Junior doctors' training under threat, says GMC
Junior doctors in the UK fear they are missing out on crucial training because of increasing workloads, a report by the General Medical Council suggests.
In its survey of more than 50,000 junior doctors, 43% said their daytime workload was "heavy" or "very heavy".
The GMC says time allocated for training must be protected so junior doctors can gain the experience and skills they need for their development.
Health ministers say improving support for training is a priority.
In the survey, many of the doctors training to be consultants and senior GPs said they frequently had to cope with problems beyond their expertise.
And those who complained of a heavy workload said they were three times more likely to leave a teaching session to deal with a clinical call.
Short of sleep
Doctors working in specialties, including emergency medicine, acute internal and general internal medicine, respiratory medicine and gastroenterology, reported even higher workloads and said these had grown worse in the past five years.
About 13,000 - or one in four - reported feeling short of sleep on a regular basis.
Charlie Massey, chief executive of the GMC - which regulates the medical profession - said: "Medical training is so often a bellwether for the quality and safety of patient care, and patients are directly at risk if support and supervision of doctors in training is inadequate.
"We have clear standards about protecting doctors' training, and valuing trainers that we expect education bodies and providers to meet.
"Where our standards are not met, we can and we will take action."
Mr Massey later told BBC Radio 4's Today programme that he agreed that there were a lot of pressures on the NHS but said "standards at the GMC have to be our standards whatever those pressures are".
He added: "It's really important employers design rotas to address fatigue, workload pressures and to ensure that trainee doctors are working within their competencies."
:::::
Continue the article on junior doctors' training from the point where it stops. The material after this article plays no part in the work.

(Data items)
:::::
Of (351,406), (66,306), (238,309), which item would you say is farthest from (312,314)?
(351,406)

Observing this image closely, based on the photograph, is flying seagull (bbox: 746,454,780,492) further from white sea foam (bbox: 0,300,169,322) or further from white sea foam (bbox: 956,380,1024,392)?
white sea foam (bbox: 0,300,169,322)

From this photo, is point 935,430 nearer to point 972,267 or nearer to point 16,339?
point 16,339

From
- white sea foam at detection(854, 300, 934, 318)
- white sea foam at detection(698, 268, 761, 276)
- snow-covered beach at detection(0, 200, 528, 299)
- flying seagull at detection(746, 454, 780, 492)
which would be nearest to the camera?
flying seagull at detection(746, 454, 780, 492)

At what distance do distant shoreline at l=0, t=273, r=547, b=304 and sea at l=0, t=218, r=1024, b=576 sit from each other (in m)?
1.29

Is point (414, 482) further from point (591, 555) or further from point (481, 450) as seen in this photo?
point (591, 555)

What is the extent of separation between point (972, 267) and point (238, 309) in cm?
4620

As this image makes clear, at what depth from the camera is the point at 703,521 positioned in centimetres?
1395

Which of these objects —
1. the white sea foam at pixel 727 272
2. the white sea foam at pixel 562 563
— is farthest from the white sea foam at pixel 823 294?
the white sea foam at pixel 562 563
:::::
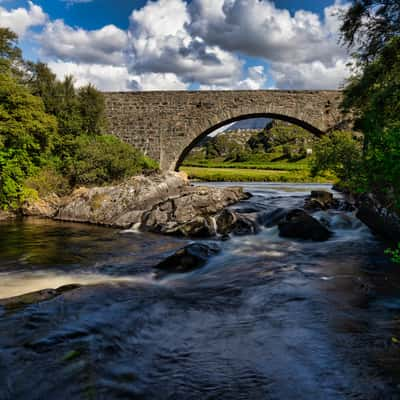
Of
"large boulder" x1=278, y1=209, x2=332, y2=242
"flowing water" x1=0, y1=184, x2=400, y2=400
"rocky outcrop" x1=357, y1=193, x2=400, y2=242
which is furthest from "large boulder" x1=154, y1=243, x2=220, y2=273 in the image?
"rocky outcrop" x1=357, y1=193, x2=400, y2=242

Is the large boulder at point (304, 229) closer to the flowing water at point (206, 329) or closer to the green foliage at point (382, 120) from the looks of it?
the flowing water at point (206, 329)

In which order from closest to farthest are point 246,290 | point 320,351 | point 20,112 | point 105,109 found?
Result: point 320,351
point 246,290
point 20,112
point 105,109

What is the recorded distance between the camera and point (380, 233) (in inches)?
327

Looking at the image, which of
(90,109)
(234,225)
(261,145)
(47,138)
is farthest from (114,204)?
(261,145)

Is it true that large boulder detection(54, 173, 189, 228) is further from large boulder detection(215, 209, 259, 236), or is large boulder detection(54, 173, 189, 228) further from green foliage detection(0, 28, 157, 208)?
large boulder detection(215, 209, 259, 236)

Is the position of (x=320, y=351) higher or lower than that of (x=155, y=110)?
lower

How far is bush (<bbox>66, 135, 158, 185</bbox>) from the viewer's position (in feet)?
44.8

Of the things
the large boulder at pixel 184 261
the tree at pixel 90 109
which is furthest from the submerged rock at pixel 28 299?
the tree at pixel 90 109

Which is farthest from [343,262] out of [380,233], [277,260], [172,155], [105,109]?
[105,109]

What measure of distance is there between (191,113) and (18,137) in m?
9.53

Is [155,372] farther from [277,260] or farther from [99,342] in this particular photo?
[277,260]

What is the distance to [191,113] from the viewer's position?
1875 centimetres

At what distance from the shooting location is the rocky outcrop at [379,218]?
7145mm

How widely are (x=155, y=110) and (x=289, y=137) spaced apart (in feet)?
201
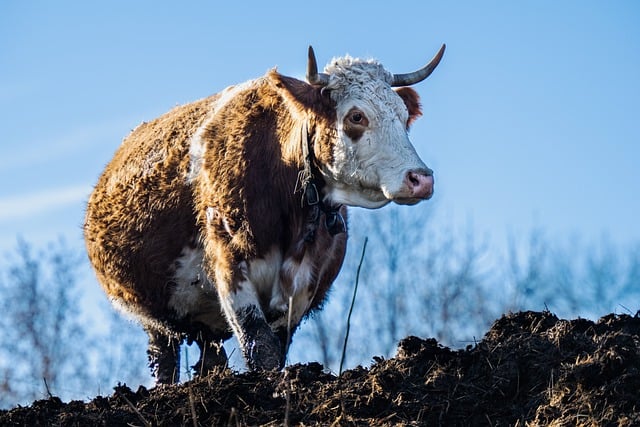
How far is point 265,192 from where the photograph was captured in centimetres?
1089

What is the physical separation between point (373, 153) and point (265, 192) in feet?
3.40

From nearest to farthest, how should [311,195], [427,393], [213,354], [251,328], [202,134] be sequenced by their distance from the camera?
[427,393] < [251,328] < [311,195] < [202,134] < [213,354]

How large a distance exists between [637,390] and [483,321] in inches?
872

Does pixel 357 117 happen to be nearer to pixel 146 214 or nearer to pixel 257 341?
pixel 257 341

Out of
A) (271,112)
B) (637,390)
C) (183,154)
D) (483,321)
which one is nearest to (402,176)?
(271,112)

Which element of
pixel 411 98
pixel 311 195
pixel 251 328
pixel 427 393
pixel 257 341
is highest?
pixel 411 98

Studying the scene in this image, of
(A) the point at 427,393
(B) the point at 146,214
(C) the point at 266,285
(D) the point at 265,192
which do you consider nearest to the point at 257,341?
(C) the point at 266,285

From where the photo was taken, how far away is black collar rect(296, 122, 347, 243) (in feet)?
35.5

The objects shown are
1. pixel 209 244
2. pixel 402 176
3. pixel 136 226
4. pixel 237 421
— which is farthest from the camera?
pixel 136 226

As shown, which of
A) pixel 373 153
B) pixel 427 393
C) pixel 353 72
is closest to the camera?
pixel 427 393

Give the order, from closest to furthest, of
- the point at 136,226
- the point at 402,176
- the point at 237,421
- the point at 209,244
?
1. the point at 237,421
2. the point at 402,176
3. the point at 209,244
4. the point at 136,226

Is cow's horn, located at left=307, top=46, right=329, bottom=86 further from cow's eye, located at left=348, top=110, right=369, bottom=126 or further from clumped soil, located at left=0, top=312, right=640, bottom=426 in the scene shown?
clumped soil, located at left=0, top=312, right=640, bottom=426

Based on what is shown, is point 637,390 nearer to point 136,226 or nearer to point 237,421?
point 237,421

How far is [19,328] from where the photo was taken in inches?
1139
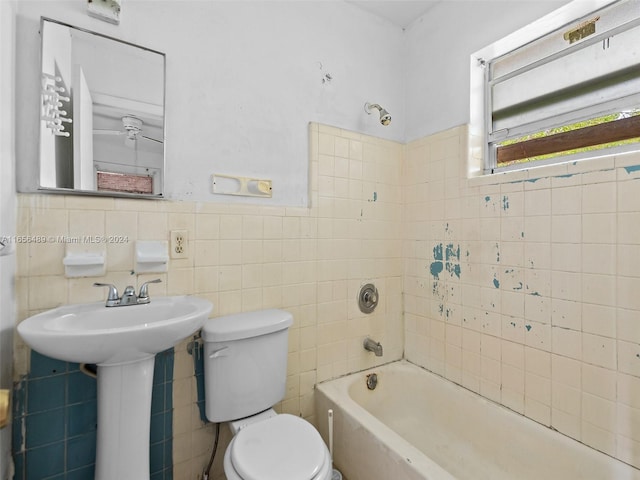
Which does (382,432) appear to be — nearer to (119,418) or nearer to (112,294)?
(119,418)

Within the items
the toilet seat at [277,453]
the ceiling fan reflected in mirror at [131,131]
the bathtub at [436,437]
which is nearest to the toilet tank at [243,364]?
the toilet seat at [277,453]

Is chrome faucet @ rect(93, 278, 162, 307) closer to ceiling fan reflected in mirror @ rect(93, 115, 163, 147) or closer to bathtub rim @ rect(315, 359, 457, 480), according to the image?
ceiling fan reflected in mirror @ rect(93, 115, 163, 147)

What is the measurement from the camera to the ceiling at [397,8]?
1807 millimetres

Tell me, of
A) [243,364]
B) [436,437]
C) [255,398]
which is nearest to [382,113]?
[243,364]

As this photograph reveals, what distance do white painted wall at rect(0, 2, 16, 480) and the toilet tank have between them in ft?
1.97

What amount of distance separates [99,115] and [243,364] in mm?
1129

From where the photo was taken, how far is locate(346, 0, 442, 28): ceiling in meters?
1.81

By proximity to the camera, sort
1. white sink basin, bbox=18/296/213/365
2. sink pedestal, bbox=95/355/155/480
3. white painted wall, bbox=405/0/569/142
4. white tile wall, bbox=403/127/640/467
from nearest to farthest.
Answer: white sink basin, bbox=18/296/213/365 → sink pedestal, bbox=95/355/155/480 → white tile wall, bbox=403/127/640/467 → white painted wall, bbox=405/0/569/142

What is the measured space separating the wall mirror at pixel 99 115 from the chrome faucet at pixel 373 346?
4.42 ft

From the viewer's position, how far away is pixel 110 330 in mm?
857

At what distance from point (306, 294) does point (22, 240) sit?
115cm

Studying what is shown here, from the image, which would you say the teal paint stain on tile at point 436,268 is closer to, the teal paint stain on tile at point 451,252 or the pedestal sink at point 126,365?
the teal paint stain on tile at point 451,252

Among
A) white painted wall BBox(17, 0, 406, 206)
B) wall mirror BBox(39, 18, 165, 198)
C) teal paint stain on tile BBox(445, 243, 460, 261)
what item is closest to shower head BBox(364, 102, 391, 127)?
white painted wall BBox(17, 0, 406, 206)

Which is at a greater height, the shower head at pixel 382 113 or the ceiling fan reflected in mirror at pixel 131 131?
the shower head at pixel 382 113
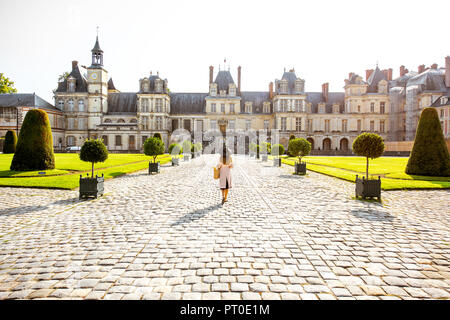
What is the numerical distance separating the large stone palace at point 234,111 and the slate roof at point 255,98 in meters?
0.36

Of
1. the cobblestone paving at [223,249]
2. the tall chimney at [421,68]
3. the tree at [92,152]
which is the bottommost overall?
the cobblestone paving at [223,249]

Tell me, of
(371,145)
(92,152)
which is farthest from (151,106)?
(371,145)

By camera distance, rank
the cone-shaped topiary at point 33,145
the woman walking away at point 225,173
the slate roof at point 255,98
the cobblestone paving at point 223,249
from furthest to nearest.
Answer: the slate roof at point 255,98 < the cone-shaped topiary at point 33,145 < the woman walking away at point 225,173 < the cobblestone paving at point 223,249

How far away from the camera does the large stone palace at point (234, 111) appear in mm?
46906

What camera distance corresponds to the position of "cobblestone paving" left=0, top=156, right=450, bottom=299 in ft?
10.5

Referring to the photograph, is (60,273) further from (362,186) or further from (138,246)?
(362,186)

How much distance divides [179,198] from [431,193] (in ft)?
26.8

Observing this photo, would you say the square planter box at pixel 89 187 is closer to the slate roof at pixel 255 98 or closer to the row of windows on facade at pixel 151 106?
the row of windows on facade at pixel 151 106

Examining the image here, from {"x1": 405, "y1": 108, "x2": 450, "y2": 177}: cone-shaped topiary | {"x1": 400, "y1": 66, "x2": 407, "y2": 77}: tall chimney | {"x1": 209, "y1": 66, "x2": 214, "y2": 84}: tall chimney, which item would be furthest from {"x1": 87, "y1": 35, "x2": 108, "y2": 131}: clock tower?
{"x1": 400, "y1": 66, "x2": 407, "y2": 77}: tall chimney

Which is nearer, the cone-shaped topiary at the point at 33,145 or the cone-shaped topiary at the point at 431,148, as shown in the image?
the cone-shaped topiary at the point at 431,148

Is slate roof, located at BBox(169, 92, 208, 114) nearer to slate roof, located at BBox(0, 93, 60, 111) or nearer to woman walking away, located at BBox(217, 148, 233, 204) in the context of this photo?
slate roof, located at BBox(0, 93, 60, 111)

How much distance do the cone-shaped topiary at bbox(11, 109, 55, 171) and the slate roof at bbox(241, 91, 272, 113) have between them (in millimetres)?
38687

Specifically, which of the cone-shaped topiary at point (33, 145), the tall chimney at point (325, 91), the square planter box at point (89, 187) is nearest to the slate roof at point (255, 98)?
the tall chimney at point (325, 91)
:::::
■ ANSWER SPACE
In England, NHS Employers said the new contract for junior doctors would help address many of the problems - a point some medics disagreed with in the report.
Meanwhile, the Department of Health in England said there were plans to improve training, including increasing senior support.
An official said: "The health secretary has announced plans to improve junior doctors' training, including more support from consultants, more notice of future placements, including where couples are placed, reviewing the appraisals process and investing £10m to bring doctors back up to speed when they take time out to have a family or other caring responsibilities."
In Scotland, officials said they would make use of the data from the survey to ensure training was excellent.
Prof Stewart Irvine, medical director of NHS Education for Scotland, said: "It helps us ensure that we provide doctors in training with the best possible experience, that we learn from areas where things are working well, and can take action to improve matters where training is not up to standard."
In Wales, a new education contract for junior doctors announced last month guarantees ring-fenced time for their learning every week.